------ RECORDS
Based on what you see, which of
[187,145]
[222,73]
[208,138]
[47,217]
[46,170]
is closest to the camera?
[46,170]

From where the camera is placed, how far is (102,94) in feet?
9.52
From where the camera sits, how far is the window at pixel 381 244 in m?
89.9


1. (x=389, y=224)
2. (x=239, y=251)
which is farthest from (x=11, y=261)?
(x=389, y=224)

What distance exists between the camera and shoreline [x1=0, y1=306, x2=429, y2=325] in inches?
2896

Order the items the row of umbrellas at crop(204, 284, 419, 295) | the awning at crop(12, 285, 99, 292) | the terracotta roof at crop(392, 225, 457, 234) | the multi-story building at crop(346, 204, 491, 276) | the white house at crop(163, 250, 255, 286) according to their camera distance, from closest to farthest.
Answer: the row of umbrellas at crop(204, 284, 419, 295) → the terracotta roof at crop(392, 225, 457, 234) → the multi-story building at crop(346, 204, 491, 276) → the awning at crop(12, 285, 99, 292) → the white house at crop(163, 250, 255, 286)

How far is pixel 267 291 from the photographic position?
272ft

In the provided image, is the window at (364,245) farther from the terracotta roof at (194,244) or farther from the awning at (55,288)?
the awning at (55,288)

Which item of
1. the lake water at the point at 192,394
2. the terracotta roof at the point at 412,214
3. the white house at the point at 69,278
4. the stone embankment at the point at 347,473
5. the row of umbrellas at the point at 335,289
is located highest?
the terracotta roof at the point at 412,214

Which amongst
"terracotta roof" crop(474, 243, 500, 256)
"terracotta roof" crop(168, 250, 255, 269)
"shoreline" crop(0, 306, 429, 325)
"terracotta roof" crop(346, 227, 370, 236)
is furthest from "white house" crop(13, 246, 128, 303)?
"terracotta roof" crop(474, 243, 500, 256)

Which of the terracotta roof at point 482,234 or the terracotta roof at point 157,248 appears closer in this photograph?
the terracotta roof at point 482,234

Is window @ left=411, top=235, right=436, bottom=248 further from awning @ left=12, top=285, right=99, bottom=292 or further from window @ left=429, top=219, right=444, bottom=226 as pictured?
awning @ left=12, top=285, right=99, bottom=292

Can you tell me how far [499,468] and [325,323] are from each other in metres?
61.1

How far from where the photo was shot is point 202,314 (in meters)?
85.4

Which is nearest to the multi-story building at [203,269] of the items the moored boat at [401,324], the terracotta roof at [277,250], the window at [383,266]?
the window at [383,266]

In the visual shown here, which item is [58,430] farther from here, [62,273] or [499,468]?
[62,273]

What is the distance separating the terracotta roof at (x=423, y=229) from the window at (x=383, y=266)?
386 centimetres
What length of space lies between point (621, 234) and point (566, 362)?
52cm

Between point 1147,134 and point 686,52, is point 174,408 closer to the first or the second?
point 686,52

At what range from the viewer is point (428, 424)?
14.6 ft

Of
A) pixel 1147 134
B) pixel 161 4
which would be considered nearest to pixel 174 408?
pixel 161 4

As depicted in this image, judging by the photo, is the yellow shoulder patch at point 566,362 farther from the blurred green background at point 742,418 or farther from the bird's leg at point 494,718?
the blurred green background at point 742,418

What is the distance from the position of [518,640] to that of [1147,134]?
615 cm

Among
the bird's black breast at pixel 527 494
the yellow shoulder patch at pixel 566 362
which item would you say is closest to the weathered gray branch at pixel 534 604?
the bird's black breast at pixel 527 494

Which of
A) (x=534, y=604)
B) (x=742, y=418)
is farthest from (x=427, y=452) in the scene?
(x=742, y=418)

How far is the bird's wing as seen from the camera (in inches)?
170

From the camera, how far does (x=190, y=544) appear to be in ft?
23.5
------------
▶ [GIVEN TASK]:
The answer consists only of the lines from the one containing "What is the distance from" to the end of the records, each written out exactly.

▶ [RESULT OF THIS TASK]:
What is the distance from the position of [518,640] to that of [1147,134]?
615 cm

Among
the bird's black breast at pixel 527 494
the yellow shoulder patch at pixel 566 362
which item would you say is closest to the weathered gray branch at pixel 534 604?
the bird's black breast at pixel 527 494

Which of
A) (x=534, y=604)
B) (x=742, y=418)
is farthest from (x=427, y=452) in the scene?
(x=742, y=418)

How far is the bird's wing as seen from the camera (in inches)?
170

From the camera, how far does (x=190, y=544) appear to be in ft?
23.5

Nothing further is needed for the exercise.